La course à la chefferie du Parti libéral du Québec n’est toujours pas lancée, mais Dominique Anglade et Alexandre Cusson se sont mouillés : ils appuient tous les deux la proposition de la Commission-Jeunesse du PLQ visant à faire de la protection de l’environnement la neuvième valeur libérale.

« On aura l’occasion d’en reparler, mais ça fait plus que m’intéresser », a confirmé Alexandre Cusson au Devoir.

« Ça va être aux militants de décider si, oui ou non, ils veulent l’intégrer. Mais moi, je suis favorable, absolument, à la démarche », a aussi dit Dominique Anglade.

Les valeurs qui séquencent l’ADN libéral depuis 2002 ne peuvent être modifiées que par le congrès des membres du parti. Celui-ci doit se réunir en 2020. D’ici là, le parti vivra une course à la chefferie, qui sera officiellement lancée samedi.

L’ex-ministre de l’Économie, Dominique Anglade, est pour le moment la seule candidate officielle. Le maire de Drummondville, Alexandre Cusson, confirmera vraisemblablement qu’il devient son adversaire samedi matin, à l’ouverture du conseil général du PLQ à Sherbrooke.

Relancer le parti

Le 1er octobre 2018, le PLQ a subi la pire défaite électorale de son histoire. À l’époque, le président de la Commission-Jeunesse du parti, Stéphane Stril, s’était inquiété du peu de place qu’avaient occupé les enjeux environnementaux dans la campagne électorale. « On en a parlé deux ou trois jours maximum.

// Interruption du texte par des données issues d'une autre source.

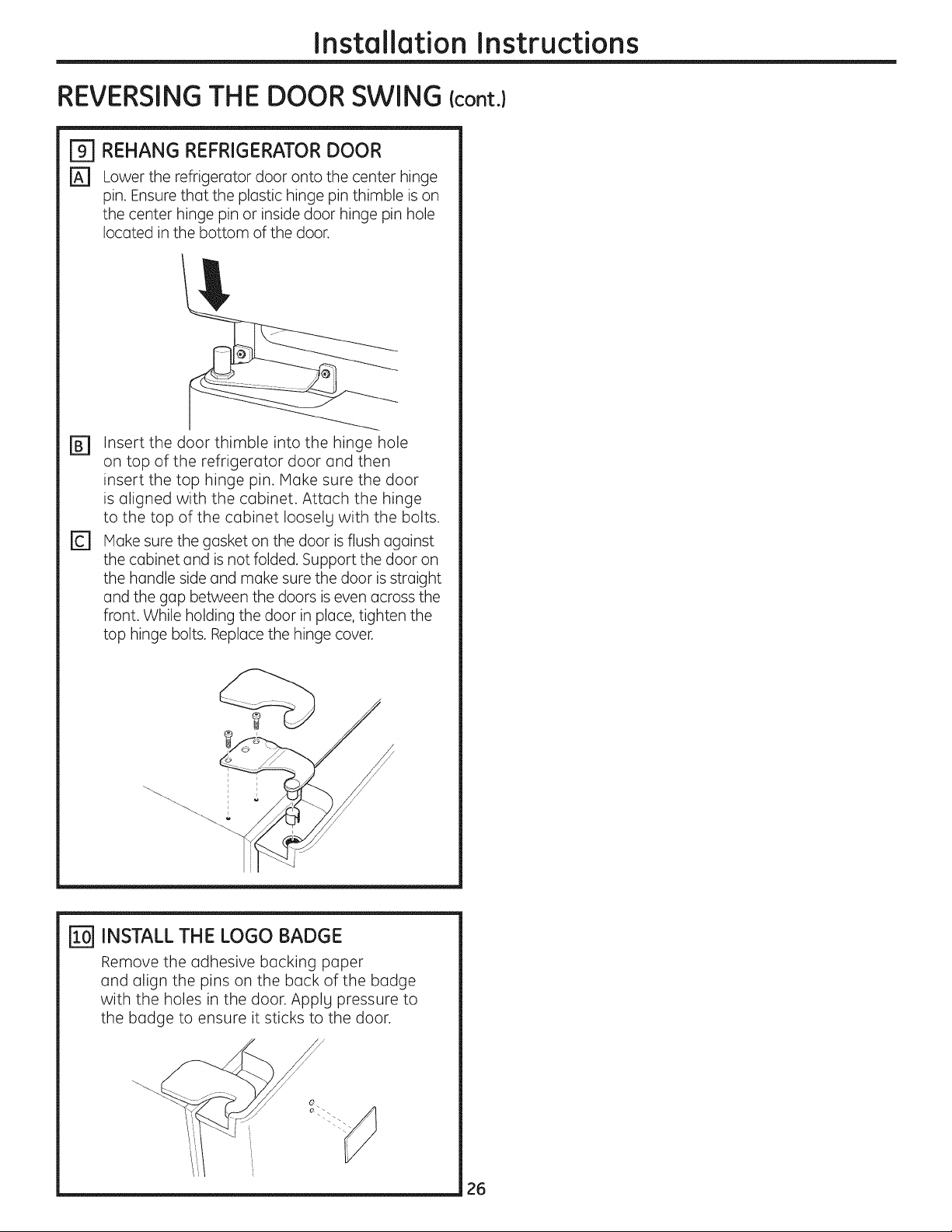 Installation Instructions

REVERSING THE DOOR SWING (cont.)

9 REHANG REFRIGERATOR DOOR

A Lower the refrigerator door onto the center hinge pin. Ensure that the plastic hinge pin thimble is on the center hinge pin or inside door hinge pin hole located in the bottom of the door.

B Insert the door thimble into the hinge hole on top of the refrigerator door and then insert the top hinge pin. Make sure the door is aligned with the cabinet. Attach the hinge to the top of the cabinet loosely with the bolts.

C Make sure the gasket on the door is flush against the cabinet and is not folded. Support the door on the handle side and make sure the door is straight and the gap between the doors is even across the front. While holding the door in place, tighten the top hinge bolts. Replace the hinge cover.

10 INSTALL THE LOGO BADGE

Remove the adhesive backing paper and align the pins on the back of the badge with the holes in the door. Apply pressure to the badge to ensure it sticks to the door.

26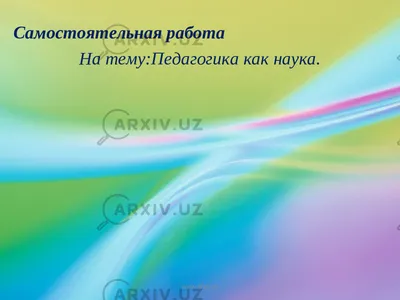 Самостоятельная работа

На тему:Педагогика как наука.

ARXIV.UZ

ARXIV.UZ

ARXIV.UZ

ARXIV.UZ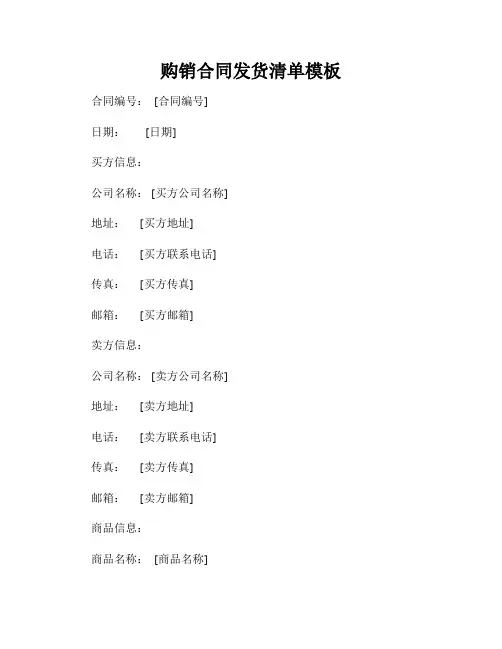 购销合同发货清单模板

合同编号： [合同编号]

日期： [日期]

买方信息：

公司名称： [买方公司名称]

地址： [买方地址]

电话： [买方联系电话]

传真： [买方传真]

邮箱： [买方邮箱]

卖方信息：

公司名称： [卖方公司名称]

地址： [卖方地址]

电话： [卖方联系电话]

传真： [卖方传真]

邮箱： [卖方邮箱]

商品信息：

商品名称： [商品名称]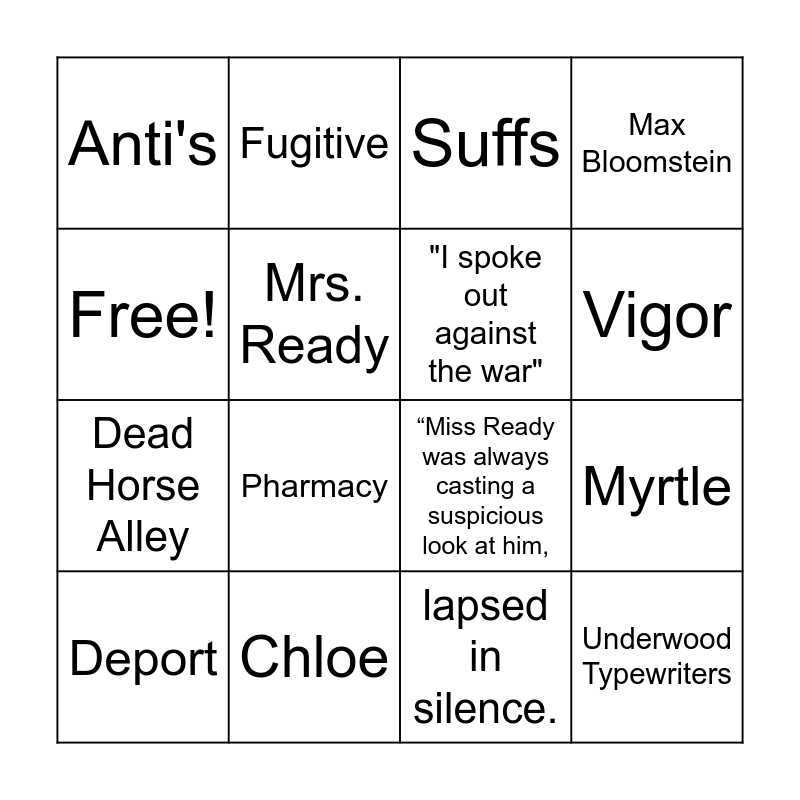 | Anti's | Fugitive | Suffs | Max Bloomstein |
|---|---|---|---|
| Free! | Mrs. Ready | "I spoke out against the war" | Vigor |
| Dead Horse Alley | Pharmacy | "Miss Ready was always casting a suspicious look at him, | Myrtle |
| Deport | Chloe | lapsed in silence. | Underwood Typewriters |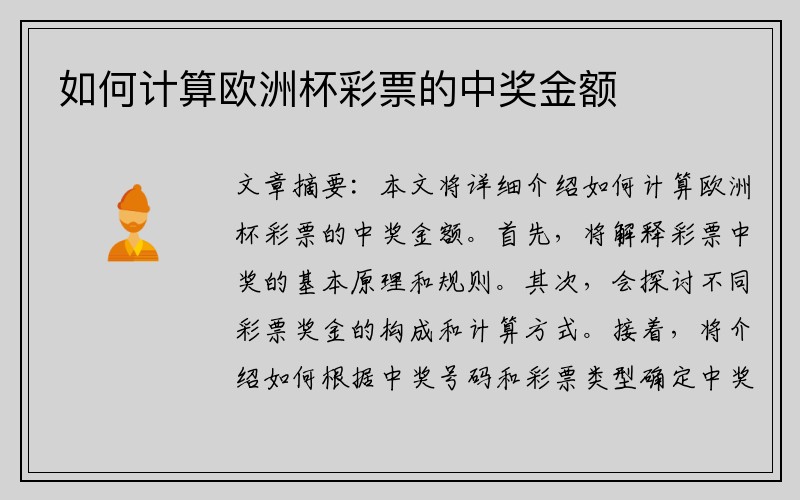 如何计算欧洲杯彩票的中奖金额

文章摘要：本文将详细介绍如何计算欧洲杯彩票的中奖金额。首先，将解释彩票中奖的基本原理和规则。其次，会探讨不同彩票奖金的构成和计算方式。接着，将介绍如何根据中奖号码和彩票类型确定中奖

On ne veut plus que ça arrive », avait-il déclaré.

Un an plus tard, son successeur, Mark Dewar, a repris le flambeau. Il a « absolument » l’intention de militer en faveur de l’ajout de l’enjeu de la protection de l’environnement au sein des valeurs libérales. « J’ai fait des représentations auprès de Mme Anglade », a-t-il confirmé jeudi. Le lendemain, son organisation a confirmé son intérêt pour les enjeux environnementaux.

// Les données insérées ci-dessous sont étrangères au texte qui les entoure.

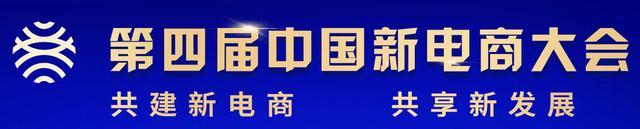 第四届中国新电商大会

共建新电商　　共享新发展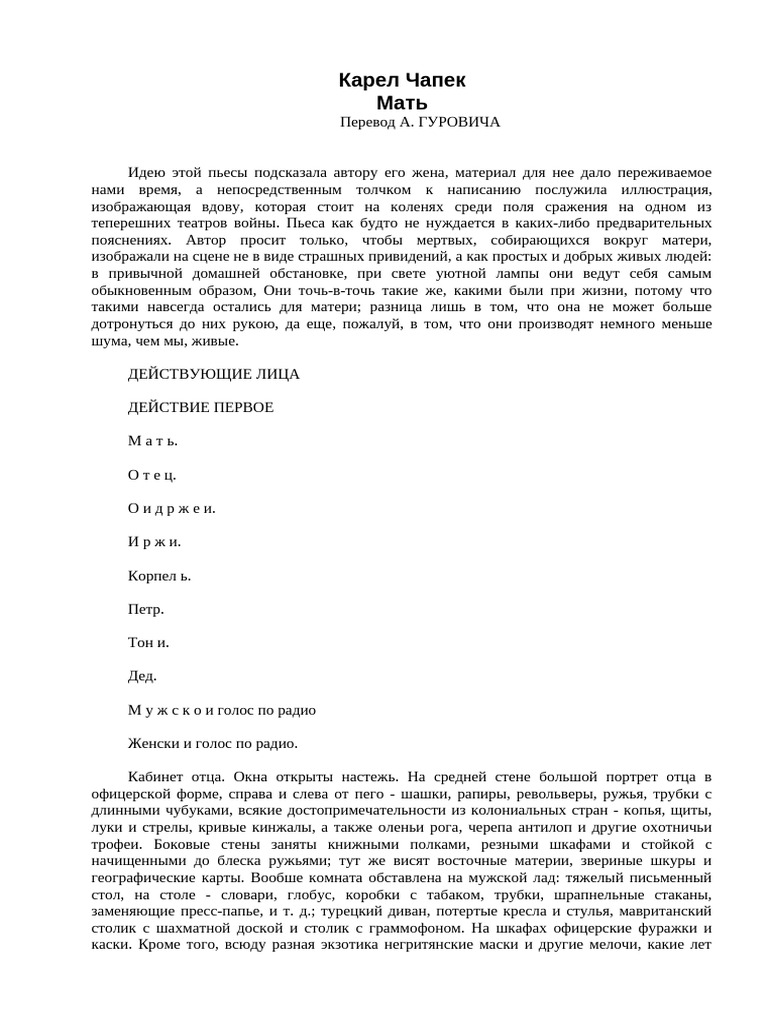 Карел Чапек
Мать
Перевод А. ГУРОВИЧА

Идею этой пьесы подсказала автору его жена, материал для нее дало переживаемое нами время, а непосредственным толчком к написанию послужила иллюстрация, изображающая вдову, которая стоит на коленях среди поля сражения на одном из теперешних театров войны. Пьеса как будто не нуждается в каких-либо предварительных пояснениях. Автор просит только, чтобы мертвых, собирающихся вокруг матери, изображали на сцене не в виде страшных привидений, а как простых и добрых живых людей: в привычной домашней обстановке, при свете уютной лампы они ведут себя самым обыкновенным образом, Они точь-в-точь такие же, какими были при жизни, потому что такими навсегда остались для матери; разница лишь в том, что она не может больше дотронуться до них рукою, да еще, пожалуй, в том, что они производят немного меньше шума, чем мы, живые.

ДЕЙСТВУЮЩИЕ ЛИЦА

ДЕЙСТВИЕ ПЕРВОЕ

М а т ь.

О т е ц.

О и д р ж е и.

И р ж и.

Корпел ь.

Петр.

Тон и.

Дед.

М у ж с к о и голос по радио

Женски и голос по радио.

Кабинет отца. Окна открыты настежь. На средней стене большой портрет отца в офицерской форме, справа и слева от пего - шашки, рапиры, револьверы, ружья, трубки с длинными чубуками, всякие достопримечательности из колониальных стран - копья, щиты, луки и стрелы, кривые кинжалы, а также оленьи рога, черепа антилоп и другие охотничьи трофеи. Боковые стены заняты книжными полками, резными шкафами и стойкой с начищенными до блеска ружьями; тут же висят восточные материи, звериные шкуры и географические карты. Вообше комната обставлена на мужской лад: тяжелый письменный стол, на столе - словари, глобус, коробки с табаком, трубки, шрапнельные стаканы, заменяющие пресс-папье, и т. д.; турецкий диван, потертые кресла и стулья, мавританский столик с шахматной доской и столик с граммофоном. На шкафах офицерские фуражки и каски. Кроме того, всюду разная экзотика негритянские маски и другие мелочи, какие лет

La Commission-Jeunesse du PLQ a publiquement demandé aux candidats de la course à la chefferie de s’engager à « mettre fin à toutes les subventions et à retirer tous les investissements du gouvernement et de ses organismes dans le secteur pétrolier et gazier dans les deux premières années d’un gouvernement libéral ».

« Je mets quiconque au défi de me prouver qu’il est profitable pour les Québécois d’investir dans le secteur pétrolier et gazier à long terme », a lancé Mark Dewar.

« Si les candidats souhaitent représenter la jeunesse, ils se doivent de répondre favorablement à cette demande », ont écrit les jeunes libéraux dans un communiqué de presse.

Au bas de la communication, les militants ont inclus un rappel. « Les jeunes libéraux auront 33 % des votes lors de l’élection de notre prochain chef au printemps 2020 », ont-ils souligné.